**** Given information

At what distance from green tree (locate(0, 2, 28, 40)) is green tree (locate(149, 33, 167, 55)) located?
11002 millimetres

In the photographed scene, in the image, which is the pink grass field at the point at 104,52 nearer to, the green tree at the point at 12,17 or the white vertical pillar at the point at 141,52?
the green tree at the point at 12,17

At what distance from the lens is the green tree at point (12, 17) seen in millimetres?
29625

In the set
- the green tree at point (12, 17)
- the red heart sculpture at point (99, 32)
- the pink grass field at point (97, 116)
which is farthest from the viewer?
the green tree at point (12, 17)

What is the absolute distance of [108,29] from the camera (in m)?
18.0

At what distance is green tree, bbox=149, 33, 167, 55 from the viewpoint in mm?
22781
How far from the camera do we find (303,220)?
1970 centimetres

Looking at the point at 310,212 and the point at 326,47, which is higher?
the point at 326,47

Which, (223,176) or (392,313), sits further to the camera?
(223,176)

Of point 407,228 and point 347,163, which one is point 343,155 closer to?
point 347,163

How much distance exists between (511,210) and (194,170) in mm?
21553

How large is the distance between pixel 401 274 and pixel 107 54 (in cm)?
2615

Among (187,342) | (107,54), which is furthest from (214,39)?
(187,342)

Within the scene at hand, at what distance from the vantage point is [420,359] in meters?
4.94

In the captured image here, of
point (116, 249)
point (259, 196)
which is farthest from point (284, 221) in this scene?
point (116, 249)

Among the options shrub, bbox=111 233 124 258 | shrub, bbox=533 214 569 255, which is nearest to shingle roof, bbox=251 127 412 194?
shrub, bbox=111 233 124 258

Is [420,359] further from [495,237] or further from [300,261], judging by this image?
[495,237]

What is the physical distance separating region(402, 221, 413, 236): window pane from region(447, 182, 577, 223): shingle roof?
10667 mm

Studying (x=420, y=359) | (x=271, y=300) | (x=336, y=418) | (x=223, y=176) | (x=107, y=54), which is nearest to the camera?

********

* **What the exercise asks**:
Copy down the material exactly as written.

* **Solution**:
At what distance from green tree (locate(0, 2, 28, 40)) is green tree (locate(149, 33, 167, 55)) located?
11002 millimetres

In the photographed scene, in the image, which is the pink grass field at the point at 104,52 nearer to, the green tree at the point at 12,17 or the white vertical pillar at the point at 141,52?
the green tree at the point at 12,17

At what distance from the lens is the green tree at point (12, 17) seen in millimetres?
29625

In the set
- the green tree at point (12, 17)
- the red heart sculpture at point (99, 32)
- the pink grass field at point (97, 116)
which is farthest from the viewer?
the green tree at point (12, 17)

What is the absolute distance of [108,29] from the camera (in m)?
18.0

At what distance is green tree, bbox=149, 33, 167, 55 from the viewpoint in mm?
22781
How far from the camera do we find (303,220)?
1970 centimetres

Looking at the point at 310,212 and the point at 326,47, which is higher?
the point at 326,47

Which, (223,176) or (392,313), sits further to the camera?
(223,176)

Of point 407,228 and point 347,163, which one is point 343,155 closer to?
point 347,163

How much distance exists between (511,210) and (194,170) in mm?
21553

How large is the distance between pixel 401 274 and pixel 107 54 (in cm)?
2615

Among (187,342) | (107,54), which is furthest from (214,39)?
(187,342)

Within the scene at hand, at what distance from the vantage point is [420,359] in meters?
4.94

In the captured image here, of
point (116, 249)
point (259, 196)
which is farthest from point (284, 221) in this scene?
point (116, 249)

Among the options shrub, bbox=111 233 124 258 | shrub, bbox=533 214 569 255, which is nearest to shingle roof, bbox=251 127 412 194?
shrub, bbox=111 233 124 258

Is [420,359] further from [495,237] or further from [300,261], judging by this image?
[495,237]

What is the physical distance separating region(402, 221, 413, 236): window pane from region(447, 182, 577, 223): shingle roof?
10667 mm

Studying (x=420, y=359) | (x=271, y=300) | (x=336, y=418) | (x=223, y=176) | (x=107, y=54), which is nearest to the camera?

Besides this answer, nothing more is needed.